Au port égyptien frappé par un drone, une course contre la montre pour éviter le pire
Ils sont convaincus d'avoir échappé au pire: dans le port égyptien de Damiette, où deux navires gaziers ont été frappés cette semaine par un drone, des officiers ayant combattu l'incendie racontent leur course contre la montre face à une "bombe prête à exploser".
A eux deux, l'unité flottante de stockage et de regazéification Energos Winter (exploitée par une société américaine) et le méthanier GasLog Salem (armateur grec) peuvent transporter jusqu'à 300.000 mètres cubes de gaz.
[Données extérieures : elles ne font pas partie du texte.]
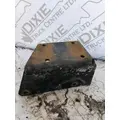 Mack RB688S Brackets, Misc. thumbnail 6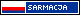 3008.gif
"Tout le port aurait pu exploser, ainsi qu'une partie de la ville de Damiette", confie le capitaine d'un bateau égyptien de lutte contre les incendies, qui a aussi craint que les flammes ne se propagent aux installations gazières voisines de cette cité du delta du Nil comptant plus de 300.000 habitants.
"Pendant que je combattais l'incendie, je ne pensais qu'à protéger le port et les habitants de Damiette", ajoute-t-il sous couvert d'anonymat.
L'attaque de mercredi, une première en Egypte depuis le début de la guerre au Moyen-Orient, n'a pas été revendiquée. Les autorités n'ont pas désigné de responsable et il pourrait falloir "beaucoup de temps" avant la publication des conclusions de l'enquête, dit à l'AFP une source sécuritaire.
- "Personne n'a vu le drone" -
Un autre officier raconte que lui et ses collègues avaient été avertis avant d'aller combattre les flammes qu'ils pourraient ne pas revenir vivants.
Il décrit une première explosion à bord du GasLog Salem vers 14h10 (11h10 GMT). Puis, "une dizaine de minutes plus tard, nous avons entendu une seconde explosion sur l'Energos Winter", explique-t-il. "Elle a été bien plus violente et a déclenché un incendie beaucoup plus important".
Le capitaine salue la réaction rapide de l'équipage du premier bateau, qui a fermé les vannes des réservoirs de gaz, permettant de contenir le feu. L'incendie à bord a été maîtrisé en moins de deux heures. La situation s'est en revanche révélée bien plus complexe sur l'Energos Winter, où les flammes ont continué de brûler jusqu'à environ 20h00, après l'évacuation rapide de l'équipage.
Les secours ont déployé quatre remorqueurs anti-incendies autour de chacun des navires, les ont séparés puis éloignés des infrastructures sensibles du port tout en poursuivant les opérations d'extinction.
Selon l'un des officiers, la seconde explosion se serait produite au niveau du point de raccordement entre les deux bâtiments.
Lors d'une réunion gouvernementale jeudi, le Premier ministre Moustafa Madbouly a indiqué que les navires avaient été déplacés par crainte "d'une explosion susceptible d'affecter l'ensemble du port".
Aucun des deux officiers n'avait d'abord compris qu'il s'agissait d'une attaque de drone. "Personne n'a rien vu. La seule alerte que nous avons reçue concernait un réservoir sous haute pression", raconte l'un d'eux.
Les enquêteurs ont ensuite récupéré des débris du drone sur les deux navires, une fois les incendies maîtrisés. Le capitaine estime que l'engin était probablement "de petite taille", puisqu'il a échappé à la fois aux systèmes de défense aérienne et aux caméras de surveillance du port.
- "Pas la guerre de l'Egypte" -
S'exprimant sous couvert d'anonymat en raison de l'enquête en cours, le responsable sécuritaire qualifie l'affaire de "complexe et déroutante", tout en assurant que les autorités finiraient par identifier les auteurs de l'attaque.
"Nous avons déjà récupéré une grande partie des débris du drone et les recherches se poursuivent pour retrouver les fragments restants", a-t-il indiqué à l'AFP.
Cette attaque rappelle celles ayant visé plusieurs alliés de Washington dans le Golfe depuis le début de la guerre avec l'Iran, mais elle constitue une première sur le territoire égyptien.
Les autorités égyptiennes ont appelé à éviter "l'escalade" et les "spéculations", tout en gardant un contrôle étroit sur le récit médiatique autour de l'incident.
Le Caire joue un rôle de médiateur régional, qu'il semble peu disposé à abandonner, même après avoir été lui-même visé.
La source sécuritaire a ajouté que l'Egypte ne tirerait aucune conclusion avant la fin de l'enquête. Mais "ce n'est pas la guerre de l'Egypte et nous ne nous laisserons pas provoquer", a-t-elle affirmé.